Passage to read:
This opinion will be unpublished and
may not be cited except as provided by
Minn. Stat. § 480A.08, subd. 3 (2002).
STATE OF MINNESOTA
IN COURT OF APPEALS
HFC, LLP, et al.,
City of Minneapolis,
Timothy Rooney, et al.,
Hennepin County District Court
File No. AP018407
Robert J. Tansey, Jr., Mark D. Wisser, Anthony Ostlund & Baer, P.A., 90 South Seventh Street, Suite 3600, Minneapolis, MN 55402 (for appellants)
Jay M. Heffern, Minneapolis City Attorney, Carol Lansing, Assistant City Attorney, 333 South Seventh Street, Suite 300, Minneapolis, MN 55402-2453 (for respondent City of Minneapolis)
Cory J. Ayling, McGrann Shea Anderson Carnival Straughn & Lamb, Chartered, 2600 U.S. Bancorp Center, 800 Nicollet Mall, Minneapolis, MN 55402 (for respondents Timothy Rooney, et al.)
Considered and decided by Klaphake, Presiding Judge, Kalitowski, Judge, and Forsberg, Judge.*
U N P U B L I S H E D O P I N I O N
Appellants contend that because their pleadings established that they are “aggrieved persons” under Minn. Stat. § 462.361, subd. 1 (2002), they have standing to challenge the property variances given by respondent City of Minneapolis to respondent developer. Thus, appellants argue that the district court erred in dismissing their case with prejudice for failing to state a claim upon which relief can be granted. We reverse.

Data shown:
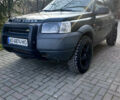 Зеленый Ленд Ровер Фрилендер, объемом двигателя 1.95 л и пробегом 412 тыс. км за 5800 $, фото 2 на Automoto.ua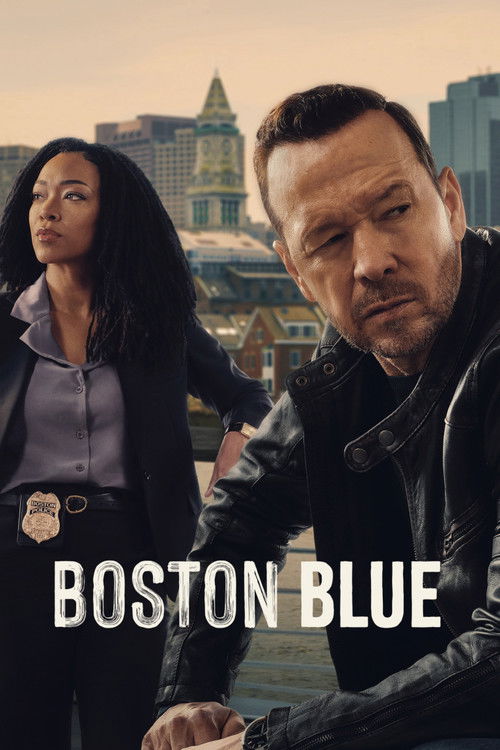 Boston Blue : 1.Sezon 16.Bölüm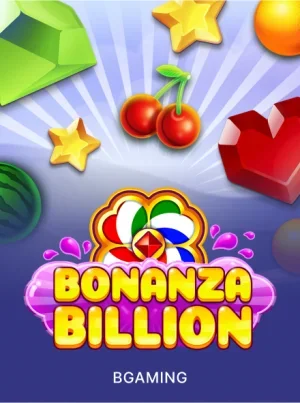 Bonanza Billion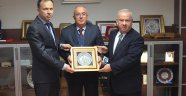 SGK’dan EDESOB’a ziyaret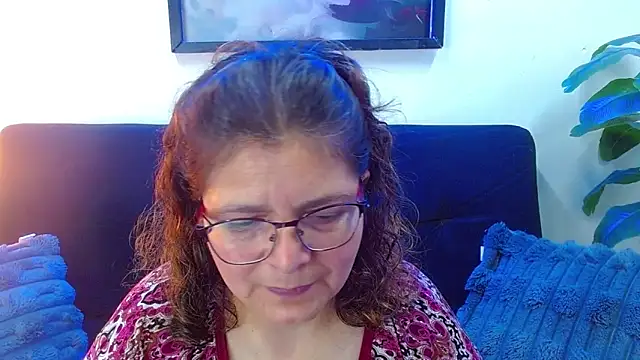 Linda banks  online show from October 26, 2:18 am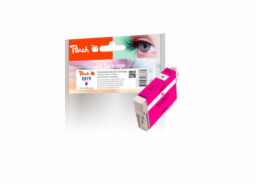 PEACH kompatibilní cartridge Epson T0793, magenta, 12 ml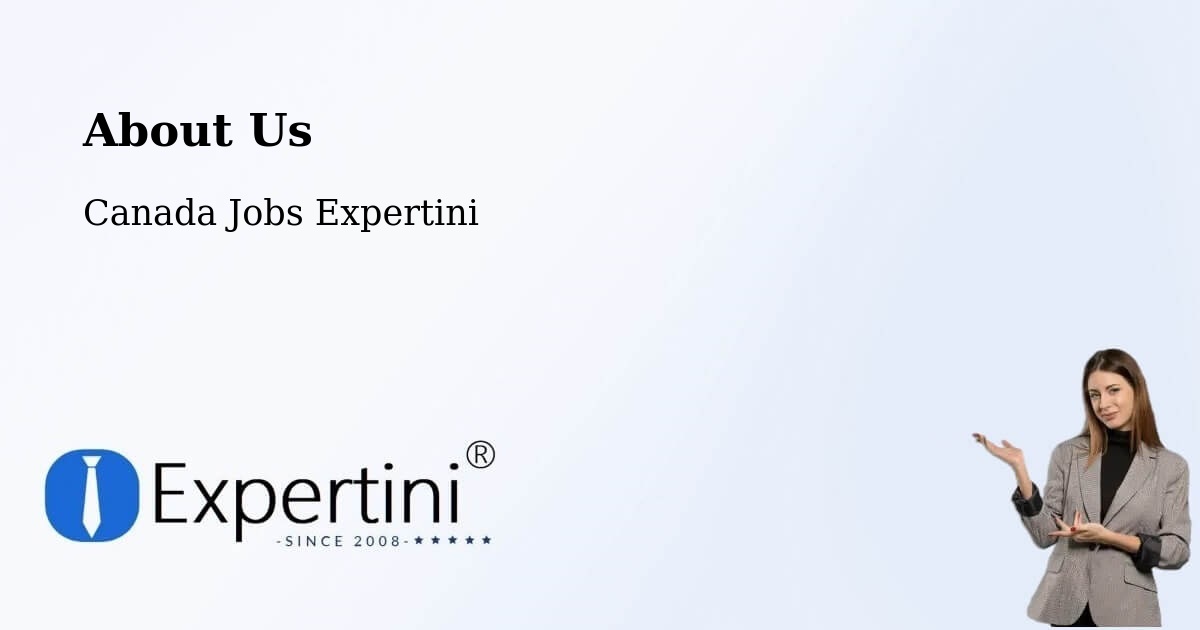 About Expertini - Carleton, Canada Jobs Expertini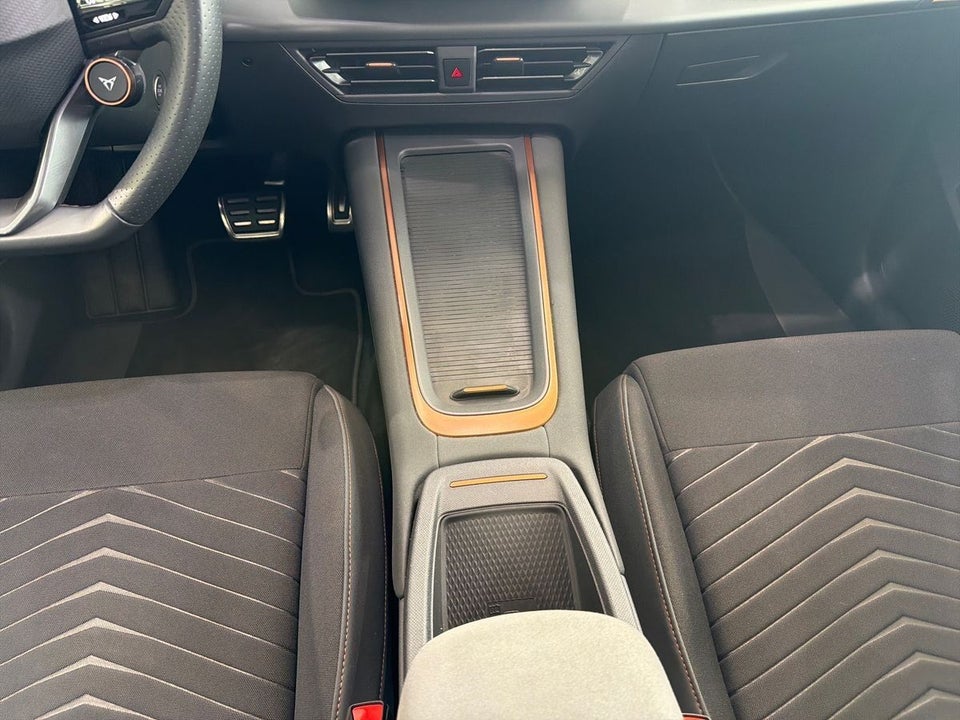 Cupra Born 77 e-Boost 5d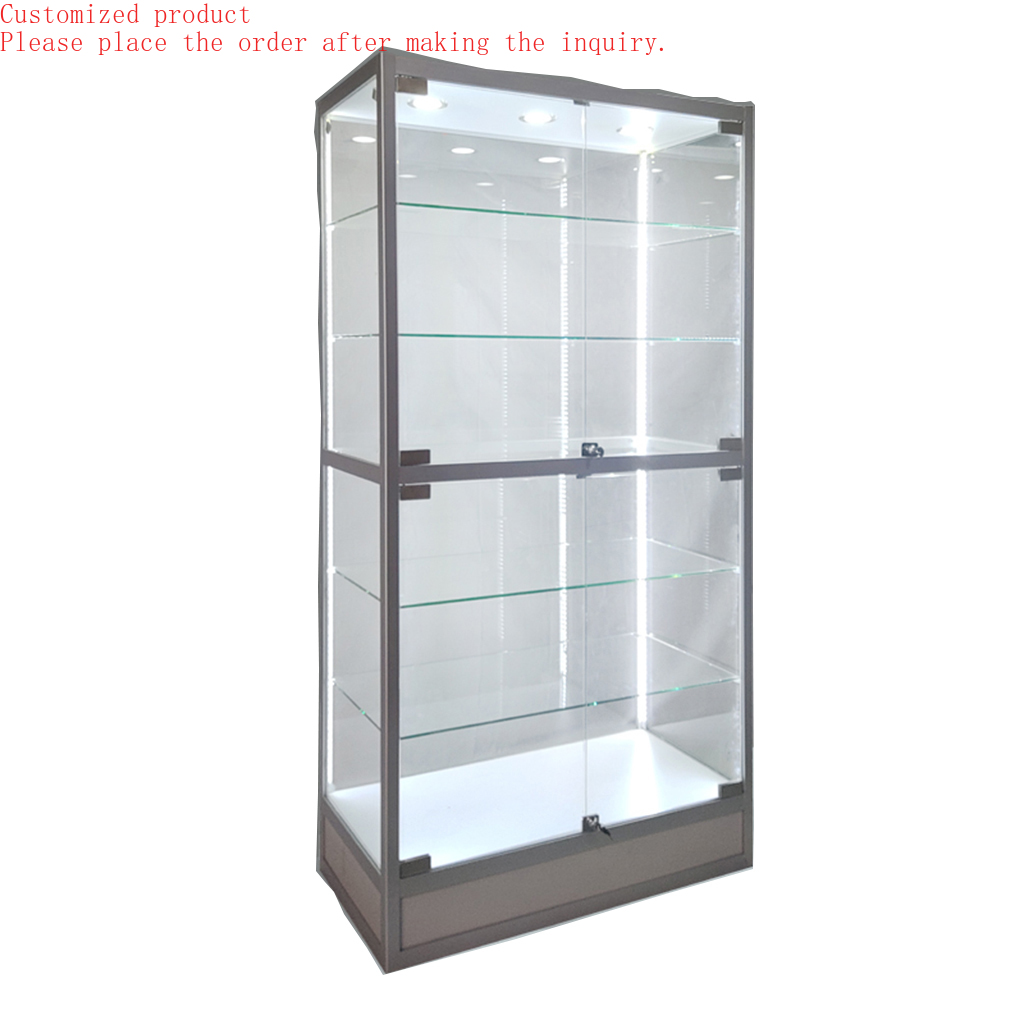 Custom.high end cell phone acc - Phone Accessories Cabinet ulasan dan harga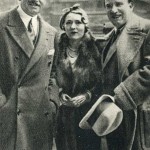 mit-douglas-fairbanks-und-mary pickford-new-york-1931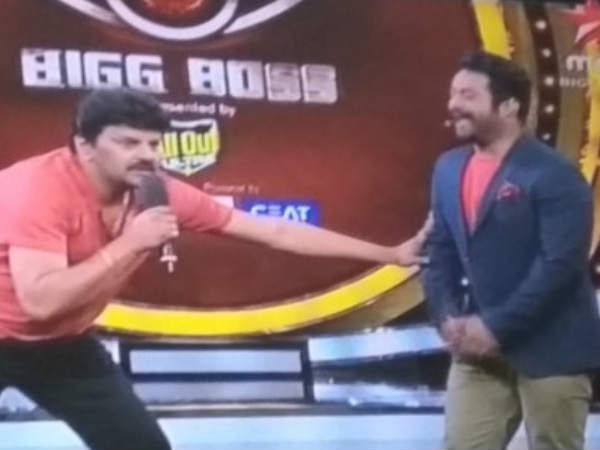 అనుభవాలను పంచుకొన్న సమీర్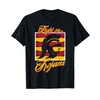 USC Fight On Trojans USC T-Shirt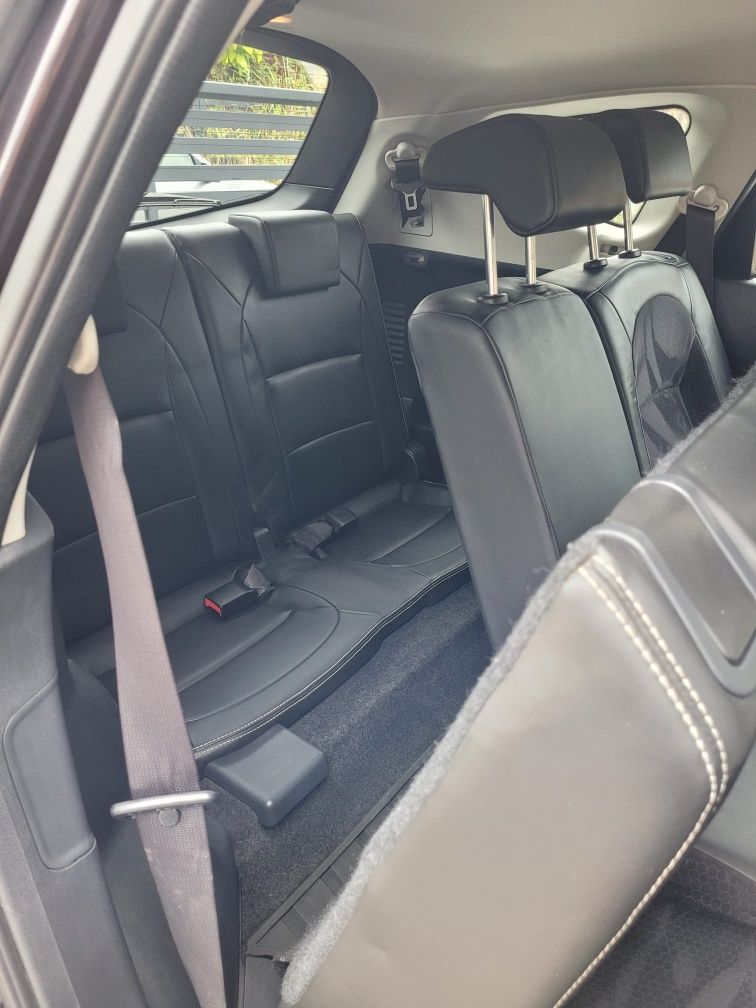 Nissan Qashqai+2 1.6 dci Acenta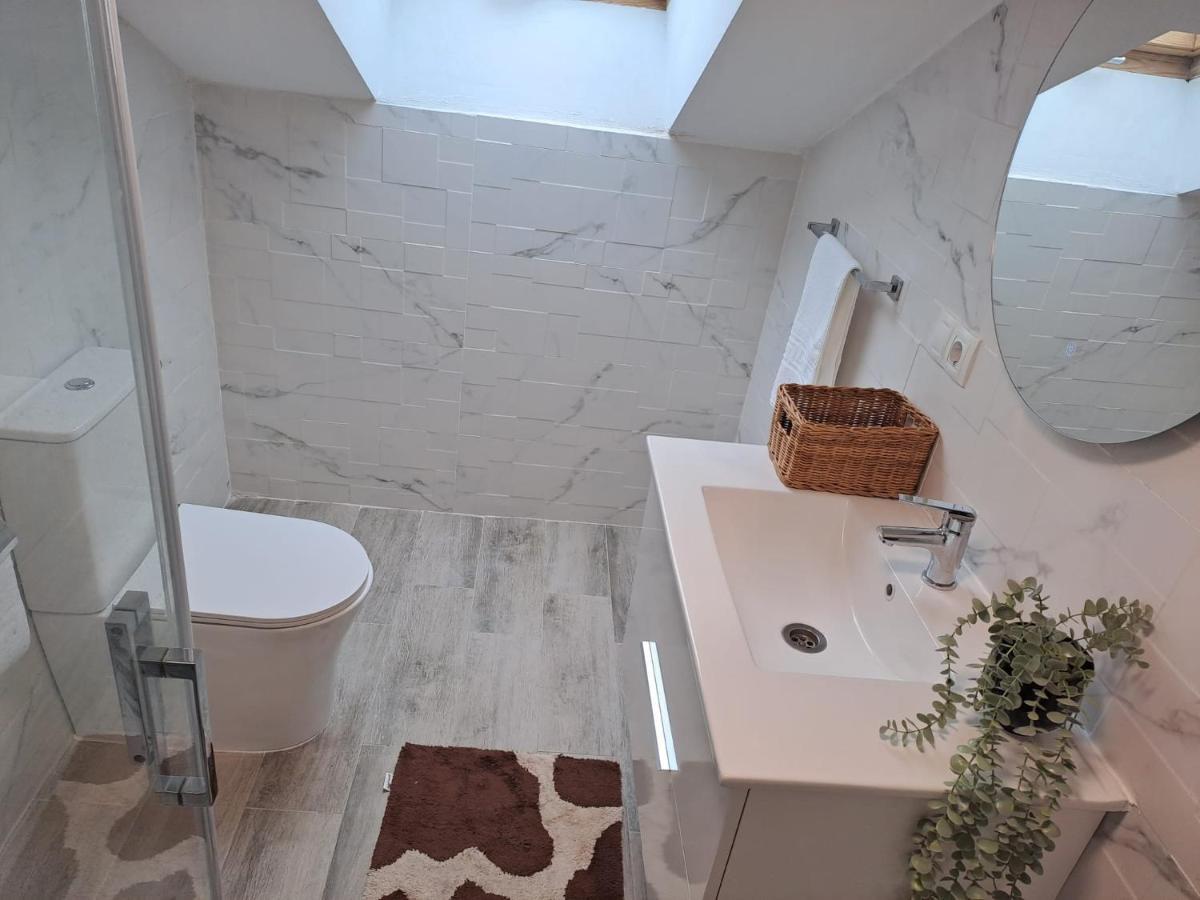 Apartamento Jara 1c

Problem to work on: Write the next part of the Minnesota Court of Appeals opinion, picking up after its last sentence. The entries aren't needed here.

Task output:
On appeal from a dismissal for failure to state a claim upon which relief can be granted, “a reviewing court must only determine whether the complaint sets forth a legally sufficient claim for relief.” Geldert v. Am. Nat’l Bank, 506 N.W.2d 22, 25 (Minn. App. 1993), review denied (Minn. Nov. 16, 1993). Whether the plaintiff can prove the facts alleged is immaterial. Stead-Bowers v. Langley, 636 N.W.2d 334, 338 (Minn. App. 2001), review denied (Minn. Feb. 19, 2002). The facts in the complaint are accepted as true, and the plaintiff has the benefit of all favorable and reasonable inferences. Pullar v. Indep. Sch. Dist. No. 701, Hibbing, 582 N.W.2d 273, 275-76 (Minn. App. 1998). Dismissal of a complaint for failure to state a claim is only proper if there are no facts consistent with the pleading that support the relief demanded. Brakke v. Hilgers, 374 N.W.2d 553, 555 (Minn. App. 1985). An appellate court reviews the claim’s legal sufficiency de novo. Barton v. Moore, 558 N.W.2d 746, 749 (Minn. 1997).
Minn. Stat. § 462.361, subd. 1 (2002), gives standing to
[a]ny person aggrieved by an ordinance, rule, regulation, decision or order of a governing body or board of adjustments and appeals acting pursuant to sections 462.351 to 462.364 may have such ordinance, rule, regulation, decision or order, reviewed by an appropriate remedy in the district court, subject to the provisions of this section.
Id. This court interpreted this statute in Stansell v. City of Northfield, 618 N.W.2d 814, 819 (Minn. App. 2000), review denied (Minn. Jan. 26, 2001). The Stansell court defined the term “aggrieved person” to grant standing to a person when an action by a municipality adversely “operates on his rights of property or bears directly upon his personal interest.” Id. (quotation omitted).
It is undisputed that in granting respondent developer’s lot area variance of 40%, the City of Minneapolis violated its own city ordinance, § 525.520(2), which caps the available lot area variance at 20%. Appellants own or occupy property adjacent to that of respondent developer and have challenged this variance, along with several other variances approved by the city.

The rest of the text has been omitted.